## [Task directions]
According to the passage on mouse decision-making below, what criterion defined a cell as a DSVA cell?

## [Extracted text]

During decision-making, mouse behavior was categorized by head orientation: toward the correct or incorrect maze arm (Fig 3C). For each cell, we calculated the mutual information values between its calcium activity and the corresponding maze arm orientation at specific time points during both types of behaviors. Cells outside the 95% confidence interval of the shuffled data were defined as DSVA cells (Fig 3D-E), which were considered to be more specific to the depth-based discrimination task. To validate mutual information values for identifying cells, cells were ranked by their mutual information values. We then calculated the z-scores of event firing rates for the sorted DSVA cells and rejected cells before and after the time point 0, comparing correct and incorrect trials (Fig 3F).

Collected data:

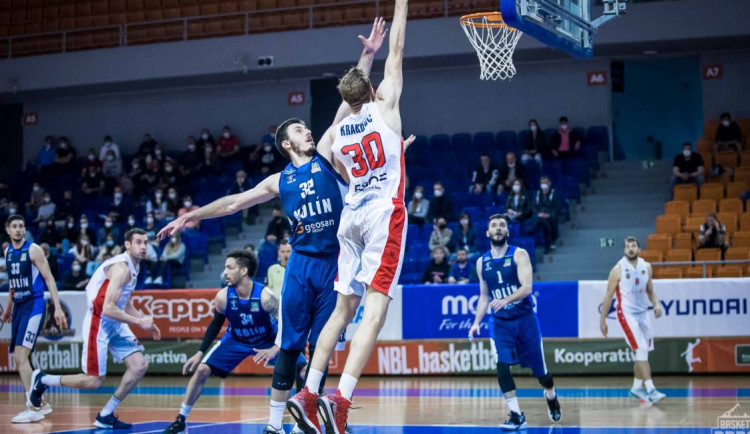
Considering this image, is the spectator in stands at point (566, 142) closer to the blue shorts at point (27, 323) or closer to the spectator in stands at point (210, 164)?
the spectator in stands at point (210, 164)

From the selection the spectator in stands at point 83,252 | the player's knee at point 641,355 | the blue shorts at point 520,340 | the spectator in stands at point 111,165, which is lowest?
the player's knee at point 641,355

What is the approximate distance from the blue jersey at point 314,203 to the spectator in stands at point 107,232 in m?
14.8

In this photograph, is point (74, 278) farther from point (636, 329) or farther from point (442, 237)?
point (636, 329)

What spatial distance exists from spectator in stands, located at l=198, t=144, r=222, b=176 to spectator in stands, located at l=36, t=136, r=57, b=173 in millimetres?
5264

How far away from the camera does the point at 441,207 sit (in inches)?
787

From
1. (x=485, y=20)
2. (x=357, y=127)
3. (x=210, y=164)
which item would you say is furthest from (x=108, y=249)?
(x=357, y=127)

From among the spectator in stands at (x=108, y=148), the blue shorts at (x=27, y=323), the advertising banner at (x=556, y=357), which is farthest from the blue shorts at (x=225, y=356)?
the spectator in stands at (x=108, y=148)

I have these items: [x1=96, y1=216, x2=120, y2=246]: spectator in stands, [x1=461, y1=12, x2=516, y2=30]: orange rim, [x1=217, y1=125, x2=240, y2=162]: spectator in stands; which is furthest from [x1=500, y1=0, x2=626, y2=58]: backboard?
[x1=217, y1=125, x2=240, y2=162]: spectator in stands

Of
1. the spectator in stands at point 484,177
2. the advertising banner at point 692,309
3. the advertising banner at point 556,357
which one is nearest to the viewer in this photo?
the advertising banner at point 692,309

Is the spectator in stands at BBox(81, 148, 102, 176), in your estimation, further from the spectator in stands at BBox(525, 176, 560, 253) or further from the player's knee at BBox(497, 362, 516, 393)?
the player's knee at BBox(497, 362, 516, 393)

## [Completed task]
Falling outside the 95% confidence interval of the shuffled data.